On the one hand, he'd gotten himself into this situation. This mess was not of her making.
On the other hand, something unreasonable twisted inside her. Concern? For him?
She argued against such a possibility, but those arguments did nothing to diminish her feeling of responsibility. If she left him here, he would certainly die. If she stayed, the odds were just as good that she would die.
She studied him for a long moment. The dark sweep of lash that brushed his cheek, his face, savagely handsome, somehow looked less fearsome without his ever-present scowl.
Don't be a ninny! You just got lucky.
Take the knife. Take it and get out of here, now.
She reached for it, prying it from his lax hand. The feel of the thing, the heavy heft of it against her palm, troubled her somehow as she remembered how he'd held it against her throat. But the beginnings of panic scrambled inside her, shoving away any protests from her conscience. This was her chance to escape and she would take it. What fool wouldn't?

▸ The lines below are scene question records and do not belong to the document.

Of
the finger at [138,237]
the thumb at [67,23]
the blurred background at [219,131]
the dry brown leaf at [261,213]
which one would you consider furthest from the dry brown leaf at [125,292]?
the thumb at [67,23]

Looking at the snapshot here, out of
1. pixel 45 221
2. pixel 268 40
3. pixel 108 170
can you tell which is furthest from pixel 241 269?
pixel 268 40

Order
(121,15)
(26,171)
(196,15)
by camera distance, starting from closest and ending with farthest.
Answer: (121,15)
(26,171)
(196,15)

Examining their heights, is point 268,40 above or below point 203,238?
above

A few feet away, his horse lifted his head from cropping grass and snorted at her. And with that, her decision made itself. She would take the knife.
She would take the horse.
She would survive.
Catching the animal, she pulled herself up into the saddle, shushing the dissenting voices in her head. Any sane person would do what she was doing. Any woman with a lick of self-preservation would run as far and as fast as she could away from a renegade like him.
Anyone would.
Pulling her gaze deliberately from the unconscious man, she kicked the horse into a trot and headed back down the way they'd come.